Unique human and dog jar internment found in Gohar Tepe, Iran


In Iran, archaeologists are puzzled by discovery of a jar containing the skeleton of a dog in a human grave at Gohar Tepe.  Both skeletons date to the 1st millennium BC.  Human burials in jars have been seen in different sites of Iran, including Gohar Tepe.  This is the first time, however, that the skeleton of a dog was found in a jar.  The historic site of Gohar Tepe is located in the eastern parts of Mazandaran province between the cities of Neka and Behshahr in northern Iran.  According to Ali Mahforouzi, head of archeology team in Gohar Tepe, the discovery of the skeleton of a man alongside some pieces of jewelry, including a ring and golden and bronze bracelets, indicated that this was a unique burial.  The skeleton was found next to a big jar.  After the jar was opened, the researchers uncovered the skeleton of a dog, most likely owned by the wealthy man.  Three daggers and eight arrowheads laid out in an orderly fashion beside the skeleton hint at the man's high social rank.  The discovery of numerous architectural structures with a large number of graves with different burial practices shows that the region was continuously occupied for more than 7000 years.
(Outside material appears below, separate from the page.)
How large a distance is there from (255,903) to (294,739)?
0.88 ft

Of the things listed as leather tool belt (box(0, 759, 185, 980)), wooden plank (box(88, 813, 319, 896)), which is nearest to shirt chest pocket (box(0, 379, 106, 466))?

New interpretations for the recently unearthed Aztec headstone


Our final story is an update from Mexico where archeologists say a giant, ornate carving of an Aztec god recently unearthed could be a massive headstone honoring of one of the civilization's last rulers.   Scientists say that the highly detailed 12.4 ton stone cutting, covered with full-body engraving of earth god Tlaltecuhtli, is one of the most important Aztec finds ever.   The 11-foot long monolith was first made public in October.   Though broken into several pieces, it is otherwise in excellent condition.  After weeks of cleaning off dirt and debris, specialists believe that it may be the headstone of Ahuizotl, the eighth Aztec ruler, whose successor, Moctezuma II, governed at the start of the Spanish conquest of Mexico.  The headstone is decorated with the carved image of a deity with a giant male head ringed by masses of curly hair and a sharp extended tongue representing a stream of blood.   Skulls and crossed bones surround the body, as well as a rabbit and several dots thought to be a time stamp dating the sculpture to 1502.   The Aztecs, a warlike and deeply religious people who built numerous monumental works including towering pyramids, ruled an empire encompassing much of modern-day central Mexico until the Spanish overthrew them in 1521.   The piece was found in the ruins of Mexico City's Templo Mayor, an Aztec temple in the heart of the city.   Spanish conquerors built a new city from the rubble of Tenochtitlan, the sprawling Aztec capital they found built on largely man-made islands amid a lake in the Valley of Mexico.

That wraps up the news for this week!